Approximate normality of distribution of counts in contingency table

Question

I seem to be struggling with lack of basic understanding of some important concepts.

This is a question to the answer of @Glen_b in this post: Warning in R - Chi-squared approximation may be incorrect

Glen_b writes: "..the chi-square approximation to the distribution of the test statistic relies on the counts being roughly normally distributed"

I do not understand how this can be true if one for example have a 2x2 contingency table. How can the counts be (approximately) normally distributed? How can white, black, hispanic and asian counts possibly be normally distributed? Does he mean just slightly equal?

Answer 1

The chi-squared contingency table test works because $\dfrac{O_i-E_i}{\sqrt{E_i}}$ is approximately distributed as a standard normal random variable and so the sum of squares of this has approximately a chi-squared distribution. Constraints such as $\sum E_i = \sum O_i$ (and possibly other constraints, for example in a two-way contingency table) reduce the number of degrees of freedom.
****************************************
GIVEN EXERCISE - Return the part of the contingency table thread from "I do not understand" up to and including "just slightly equal?", copied word for word.
****************************************
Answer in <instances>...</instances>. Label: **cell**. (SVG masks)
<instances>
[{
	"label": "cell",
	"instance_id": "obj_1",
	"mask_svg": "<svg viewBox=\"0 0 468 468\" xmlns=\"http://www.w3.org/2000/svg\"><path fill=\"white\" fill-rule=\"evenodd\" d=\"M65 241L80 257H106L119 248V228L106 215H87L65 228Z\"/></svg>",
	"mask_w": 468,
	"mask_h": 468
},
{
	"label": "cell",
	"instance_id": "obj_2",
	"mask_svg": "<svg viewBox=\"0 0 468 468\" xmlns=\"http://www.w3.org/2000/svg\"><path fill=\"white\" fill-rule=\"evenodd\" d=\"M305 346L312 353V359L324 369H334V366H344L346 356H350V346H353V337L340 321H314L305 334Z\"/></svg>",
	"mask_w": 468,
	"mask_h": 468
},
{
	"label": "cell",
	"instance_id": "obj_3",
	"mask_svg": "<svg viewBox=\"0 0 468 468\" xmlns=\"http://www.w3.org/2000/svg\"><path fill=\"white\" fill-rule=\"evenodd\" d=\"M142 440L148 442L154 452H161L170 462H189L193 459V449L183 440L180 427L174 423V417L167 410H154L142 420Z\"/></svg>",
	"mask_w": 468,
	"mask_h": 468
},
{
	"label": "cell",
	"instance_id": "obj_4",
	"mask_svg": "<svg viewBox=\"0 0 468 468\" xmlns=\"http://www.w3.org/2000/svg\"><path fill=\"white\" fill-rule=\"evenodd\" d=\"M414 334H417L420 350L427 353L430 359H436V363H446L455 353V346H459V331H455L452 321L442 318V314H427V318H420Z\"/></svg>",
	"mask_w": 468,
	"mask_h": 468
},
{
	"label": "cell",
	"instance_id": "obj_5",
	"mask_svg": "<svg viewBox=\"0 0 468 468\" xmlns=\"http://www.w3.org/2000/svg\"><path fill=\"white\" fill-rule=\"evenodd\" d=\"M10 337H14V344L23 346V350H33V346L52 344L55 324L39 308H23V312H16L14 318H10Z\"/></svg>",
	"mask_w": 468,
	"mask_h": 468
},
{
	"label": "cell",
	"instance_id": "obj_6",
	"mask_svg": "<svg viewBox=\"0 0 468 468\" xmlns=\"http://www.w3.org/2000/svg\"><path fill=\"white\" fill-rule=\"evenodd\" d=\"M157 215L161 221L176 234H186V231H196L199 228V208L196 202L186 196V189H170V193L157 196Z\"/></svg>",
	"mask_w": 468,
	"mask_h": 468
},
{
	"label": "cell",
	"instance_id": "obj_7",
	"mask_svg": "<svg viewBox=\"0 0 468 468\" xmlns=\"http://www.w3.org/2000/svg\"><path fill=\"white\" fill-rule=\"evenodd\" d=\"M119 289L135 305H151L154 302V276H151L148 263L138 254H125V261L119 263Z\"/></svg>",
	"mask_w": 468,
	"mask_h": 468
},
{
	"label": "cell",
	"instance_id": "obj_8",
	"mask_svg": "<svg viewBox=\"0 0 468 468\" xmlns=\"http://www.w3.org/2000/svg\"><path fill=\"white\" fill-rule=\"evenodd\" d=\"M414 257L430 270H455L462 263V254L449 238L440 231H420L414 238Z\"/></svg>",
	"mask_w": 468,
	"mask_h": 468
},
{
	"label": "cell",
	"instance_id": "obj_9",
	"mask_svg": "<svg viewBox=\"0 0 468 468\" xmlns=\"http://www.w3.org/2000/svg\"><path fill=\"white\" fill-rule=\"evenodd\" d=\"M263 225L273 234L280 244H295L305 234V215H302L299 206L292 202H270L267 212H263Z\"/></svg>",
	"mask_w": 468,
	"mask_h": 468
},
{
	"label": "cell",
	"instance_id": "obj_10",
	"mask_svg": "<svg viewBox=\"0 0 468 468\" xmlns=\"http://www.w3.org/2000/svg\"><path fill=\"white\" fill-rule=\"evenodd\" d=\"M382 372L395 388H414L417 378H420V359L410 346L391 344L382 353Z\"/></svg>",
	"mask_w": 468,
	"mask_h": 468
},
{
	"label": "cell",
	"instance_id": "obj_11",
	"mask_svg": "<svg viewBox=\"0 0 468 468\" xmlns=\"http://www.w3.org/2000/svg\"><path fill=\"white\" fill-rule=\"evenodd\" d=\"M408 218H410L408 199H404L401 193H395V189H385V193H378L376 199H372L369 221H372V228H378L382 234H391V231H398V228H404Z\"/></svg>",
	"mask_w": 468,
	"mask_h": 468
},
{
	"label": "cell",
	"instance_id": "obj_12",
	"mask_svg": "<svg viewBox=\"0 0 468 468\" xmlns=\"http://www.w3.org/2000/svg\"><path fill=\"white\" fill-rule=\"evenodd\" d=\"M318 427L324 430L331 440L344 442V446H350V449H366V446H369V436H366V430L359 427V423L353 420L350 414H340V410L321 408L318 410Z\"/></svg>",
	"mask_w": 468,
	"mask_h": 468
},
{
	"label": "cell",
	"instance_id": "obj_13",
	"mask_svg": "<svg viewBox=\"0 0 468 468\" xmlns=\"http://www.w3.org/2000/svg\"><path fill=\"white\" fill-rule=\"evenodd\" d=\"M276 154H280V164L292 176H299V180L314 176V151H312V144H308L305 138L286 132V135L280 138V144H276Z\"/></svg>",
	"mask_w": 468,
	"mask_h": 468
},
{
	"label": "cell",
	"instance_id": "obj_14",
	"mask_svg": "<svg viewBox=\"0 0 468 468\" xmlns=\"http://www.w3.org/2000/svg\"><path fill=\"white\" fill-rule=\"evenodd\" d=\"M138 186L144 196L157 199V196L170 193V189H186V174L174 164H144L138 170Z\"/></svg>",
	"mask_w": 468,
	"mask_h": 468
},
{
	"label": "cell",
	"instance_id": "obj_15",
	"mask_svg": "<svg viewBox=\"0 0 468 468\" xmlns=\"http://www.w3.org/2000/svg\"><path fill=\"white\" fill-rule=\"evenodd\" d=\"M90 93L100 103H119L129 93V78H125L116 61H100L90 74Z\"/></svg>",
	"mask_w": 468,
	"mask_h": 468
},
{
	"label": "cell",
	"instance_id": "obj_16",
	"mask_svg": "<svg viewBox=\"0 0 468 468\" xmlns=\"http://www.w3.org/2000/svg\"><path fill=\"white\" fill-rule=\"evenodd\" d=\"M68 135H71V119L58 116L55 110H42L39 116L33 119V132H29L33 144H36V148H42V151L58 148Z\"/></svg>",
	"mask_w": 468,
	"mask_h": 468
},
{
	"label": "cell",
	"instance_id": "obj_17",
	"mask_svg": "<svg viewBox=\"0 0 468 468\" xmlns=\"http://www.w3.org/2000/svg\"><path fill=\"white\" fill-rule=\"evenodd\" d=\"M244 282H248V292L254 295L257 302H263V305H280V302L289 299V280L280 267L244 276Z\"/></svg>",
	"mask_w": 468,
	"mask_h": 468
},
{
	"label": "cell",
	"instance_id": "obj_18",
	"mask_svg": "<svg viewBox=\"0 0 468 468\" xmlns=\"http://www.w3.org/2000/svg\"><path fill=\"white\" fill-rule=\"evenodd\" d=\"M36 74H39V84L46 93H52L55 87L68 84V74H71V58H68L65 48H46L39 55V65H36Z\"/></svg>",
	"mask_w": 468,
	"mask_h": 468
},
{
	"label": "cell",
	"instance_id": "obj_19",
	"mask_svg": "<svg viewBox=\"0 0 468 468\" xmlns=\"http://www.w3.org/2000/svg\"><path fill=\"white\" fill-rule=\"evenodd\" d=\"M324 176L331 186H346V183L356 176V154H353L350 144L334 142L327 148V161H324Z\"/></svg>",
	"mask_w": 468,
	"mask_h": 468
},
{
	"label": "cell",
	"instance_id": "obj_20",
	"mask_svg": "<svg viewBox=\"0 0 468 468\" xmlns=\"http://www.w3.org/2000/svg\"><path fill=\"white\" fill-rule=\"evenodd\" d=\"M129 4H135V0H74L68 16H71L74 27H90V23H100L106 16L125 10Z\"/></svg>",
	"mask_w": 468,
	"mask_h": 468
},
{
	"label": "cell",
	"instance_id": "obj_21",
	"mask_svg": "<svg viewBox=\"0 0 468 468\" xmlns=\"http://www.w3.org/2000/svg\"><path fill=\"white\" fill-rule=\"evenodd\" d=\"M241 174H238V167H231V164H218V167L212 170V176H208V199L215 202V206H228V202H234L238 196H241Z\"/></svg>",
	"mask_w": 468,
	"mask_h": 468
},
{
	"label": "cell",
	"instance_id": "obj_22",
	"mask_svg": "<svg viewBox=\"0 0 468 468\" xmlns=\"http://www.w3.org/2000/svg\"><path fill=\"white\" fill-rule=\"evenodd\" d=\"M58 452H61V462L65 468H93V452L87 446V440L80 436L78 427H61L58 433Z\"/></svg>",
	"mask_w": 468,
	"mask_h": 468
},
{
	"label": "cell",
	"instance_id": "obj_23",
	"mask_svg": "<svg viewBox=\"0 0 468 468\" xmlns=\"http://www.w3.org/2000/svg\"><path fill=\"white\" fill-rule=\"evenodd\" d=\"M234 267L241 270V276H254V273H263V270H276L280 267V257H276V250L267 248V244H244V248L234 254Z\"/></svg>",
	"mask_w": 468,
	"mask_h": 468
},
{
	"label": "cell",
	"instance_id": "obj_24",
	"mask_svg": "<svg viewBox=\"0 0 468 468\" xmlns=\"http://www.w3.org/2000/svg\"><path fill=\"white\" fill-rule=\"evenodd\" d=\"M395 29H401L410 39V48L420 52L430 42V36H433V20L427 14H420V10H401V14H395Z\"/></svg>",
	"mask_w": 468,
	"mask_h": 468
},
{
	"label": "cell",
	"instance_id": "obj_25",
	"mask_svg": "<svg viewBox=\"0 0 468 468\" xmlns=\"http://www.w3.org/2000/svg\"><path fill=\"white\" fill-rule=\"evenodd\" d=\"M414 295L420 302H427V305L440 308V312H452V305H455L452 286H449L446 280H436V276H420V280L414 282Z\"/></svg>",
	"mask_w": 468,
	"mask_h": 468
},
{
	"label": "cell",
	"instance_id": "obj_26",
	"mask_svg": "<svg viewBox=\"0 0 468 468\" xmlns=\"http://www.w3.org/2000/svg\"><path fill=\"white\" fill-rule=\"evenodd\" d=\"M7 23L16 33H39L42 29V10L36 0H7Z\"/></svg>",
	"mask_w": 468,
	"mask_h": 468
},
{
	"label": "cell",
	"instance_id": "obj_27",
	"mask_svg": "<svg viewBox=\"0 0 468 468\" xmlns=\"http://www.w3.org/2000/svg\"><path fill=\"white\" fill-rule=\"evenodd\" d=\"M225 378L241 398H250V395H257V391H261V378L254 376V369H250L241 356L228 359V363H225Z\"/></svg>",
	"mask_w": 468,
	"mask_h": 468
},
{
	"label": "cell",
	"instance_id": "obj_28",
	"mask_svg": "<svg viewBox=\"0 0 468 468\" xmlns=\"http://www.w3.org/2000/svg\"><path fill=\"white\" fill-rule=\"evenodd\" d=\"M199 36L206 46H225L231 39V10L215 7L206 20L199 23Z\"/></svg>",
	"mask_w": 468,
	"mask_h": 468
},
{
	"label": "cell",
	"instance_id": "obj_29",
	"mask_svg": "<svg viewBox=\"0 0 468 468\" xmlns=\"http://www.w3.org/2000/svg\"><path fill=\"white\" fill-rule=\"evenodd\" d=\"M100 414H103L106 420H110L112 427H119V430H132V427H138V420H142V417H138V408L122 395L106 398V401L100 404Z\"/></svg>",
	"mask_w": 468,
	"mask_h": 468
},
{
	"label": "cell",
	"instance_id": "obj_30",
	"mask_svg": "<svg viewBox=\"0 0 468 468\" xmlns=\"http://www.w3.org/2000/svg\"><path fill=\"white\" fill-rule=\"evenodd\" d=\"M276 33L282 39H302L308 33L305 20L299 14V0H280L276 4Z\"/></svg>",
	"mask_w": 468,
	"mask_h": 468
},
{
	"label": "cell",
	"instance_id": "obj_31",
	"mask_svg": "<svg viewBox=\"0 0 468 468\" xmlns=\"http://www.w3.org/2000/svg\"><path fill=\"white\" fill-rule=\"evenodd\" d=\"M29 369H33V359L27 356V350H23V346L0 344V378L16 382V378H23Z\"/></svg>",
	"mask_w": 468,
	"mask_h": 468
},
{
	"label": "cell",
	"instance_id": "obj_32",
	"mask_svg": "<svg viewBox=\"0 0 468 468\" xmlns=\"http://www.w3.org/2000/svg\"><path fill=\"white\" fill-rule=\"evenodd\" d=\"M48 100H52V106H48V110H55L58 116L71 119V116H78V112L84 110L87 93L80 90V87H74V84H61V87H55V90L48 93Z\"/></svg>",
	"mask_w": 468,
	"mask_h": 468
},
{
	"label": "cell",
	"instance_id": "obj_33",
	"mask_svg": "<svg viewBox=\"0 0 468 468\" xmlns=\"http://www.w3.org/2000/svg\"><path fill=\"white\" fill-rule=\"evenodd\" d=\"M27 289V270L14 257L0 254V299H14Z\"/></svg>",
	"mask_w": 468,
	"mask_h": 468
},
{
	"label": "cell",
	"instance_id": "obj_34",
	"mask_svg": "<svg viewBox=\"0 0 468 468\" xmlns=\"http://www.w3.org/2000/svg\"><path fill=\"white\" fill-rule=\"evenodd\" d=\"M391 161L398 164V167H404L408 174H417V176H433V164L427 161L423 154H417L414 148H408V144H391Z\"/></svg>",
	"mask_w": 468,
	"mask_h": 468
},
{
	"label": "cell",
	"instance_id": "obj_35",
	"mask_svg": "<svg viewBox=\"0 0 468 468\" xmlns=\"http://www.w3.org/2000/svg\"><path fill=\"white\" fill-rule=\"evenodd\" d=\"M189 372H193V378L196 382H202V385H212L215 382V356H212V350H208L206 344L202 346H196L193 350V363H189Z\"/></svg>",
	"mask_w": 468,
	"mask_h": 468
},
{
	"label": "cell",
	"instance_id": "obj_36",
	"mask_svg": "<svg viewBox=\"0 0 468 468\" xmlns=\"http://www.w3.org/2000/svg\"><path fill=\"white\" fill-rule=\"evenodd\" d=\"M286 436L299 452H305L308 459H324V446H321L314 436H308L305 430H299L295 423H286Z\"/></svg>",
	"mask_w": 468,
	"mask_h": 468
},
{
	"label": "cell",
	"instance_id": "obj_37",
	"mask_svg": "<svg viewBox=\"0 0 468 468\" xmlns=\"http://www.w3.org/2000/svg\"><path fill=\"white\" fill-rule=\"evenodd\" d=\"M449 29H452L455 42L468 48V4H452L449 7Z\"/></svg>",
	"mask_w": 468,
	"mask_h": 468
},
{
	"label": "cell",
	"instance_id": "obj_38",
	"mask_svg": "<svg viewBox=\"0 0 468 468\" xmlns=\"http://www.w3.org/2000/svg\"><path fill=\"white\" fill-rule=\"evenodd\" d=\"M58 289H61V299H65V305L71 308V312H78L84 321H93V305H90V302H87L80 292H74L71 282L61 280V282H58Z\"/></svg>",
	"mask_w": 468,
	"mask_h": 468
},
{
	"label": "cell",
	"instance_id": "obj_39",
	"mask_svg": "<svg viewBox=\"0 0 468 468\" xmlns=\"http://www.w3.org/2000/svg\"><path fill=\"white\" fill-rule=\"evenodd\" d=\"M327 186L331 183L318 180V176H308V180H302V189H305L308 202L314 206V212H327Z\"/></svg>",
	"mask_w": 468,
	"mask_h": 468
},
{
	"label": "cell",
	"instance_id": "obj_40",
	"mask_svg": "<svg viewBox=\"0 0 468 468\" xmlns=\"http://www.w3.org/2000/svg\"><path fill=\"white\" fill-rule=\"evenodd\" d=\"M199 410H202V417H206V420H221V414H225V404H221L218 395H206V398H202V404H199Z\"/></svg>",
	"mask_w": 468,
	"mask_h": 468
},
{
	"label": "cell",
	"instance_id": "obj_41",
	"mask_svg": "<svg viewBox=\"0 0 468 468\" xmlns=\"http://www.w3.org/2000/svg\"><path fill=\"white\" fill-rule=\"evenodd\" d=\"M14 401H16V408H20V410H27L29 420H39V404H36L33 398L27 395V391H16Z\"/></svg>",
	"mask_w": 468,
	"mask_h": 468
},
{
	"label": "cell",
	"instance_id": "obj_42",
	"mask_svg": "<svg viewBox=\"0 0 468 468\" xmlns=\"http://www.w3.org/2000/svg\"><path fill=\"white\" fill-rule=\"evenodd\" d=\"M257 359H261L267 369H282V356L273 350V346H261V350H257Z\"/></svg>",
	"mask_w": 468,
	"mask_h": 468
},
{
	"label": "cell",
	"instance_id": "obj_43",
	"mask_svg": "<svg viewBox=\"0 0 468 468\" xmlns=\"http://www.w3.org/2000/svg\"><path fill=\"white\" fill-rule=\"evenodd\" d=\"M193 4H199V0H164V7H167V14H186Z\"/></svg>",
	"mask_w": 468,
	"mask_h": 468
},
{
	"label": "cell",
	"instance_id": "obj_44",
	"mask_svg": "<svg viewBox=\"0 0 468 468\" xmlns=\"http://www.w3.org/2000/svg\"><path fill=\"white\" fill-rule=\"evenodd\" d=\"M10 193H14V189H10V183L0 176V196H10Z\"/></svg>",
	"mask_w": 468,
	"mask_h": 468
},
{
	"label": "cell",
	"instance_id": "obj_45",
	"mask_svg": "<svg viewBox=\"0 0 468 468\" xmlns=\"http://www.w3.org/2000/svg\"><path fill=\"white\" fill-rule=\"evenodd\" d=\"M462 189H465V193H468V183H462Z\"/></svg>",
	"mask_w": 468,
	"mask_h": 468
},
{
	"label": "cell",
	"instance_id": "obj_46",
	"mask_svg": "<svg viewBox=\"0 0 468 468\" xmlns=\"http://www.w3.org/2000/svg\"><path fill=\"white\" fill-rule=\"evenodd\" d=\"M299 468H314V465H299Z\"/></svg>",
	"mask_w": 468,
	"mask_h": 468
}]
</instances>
****************************************
OUTPUT -
I do not understand how this can be true if one for example have a 2x2 contingency table. How can the counts be (approximately) normally distributed? How can white, black, hispanic and asian counts possibly be normally distributed? Does he mean just slightly equal?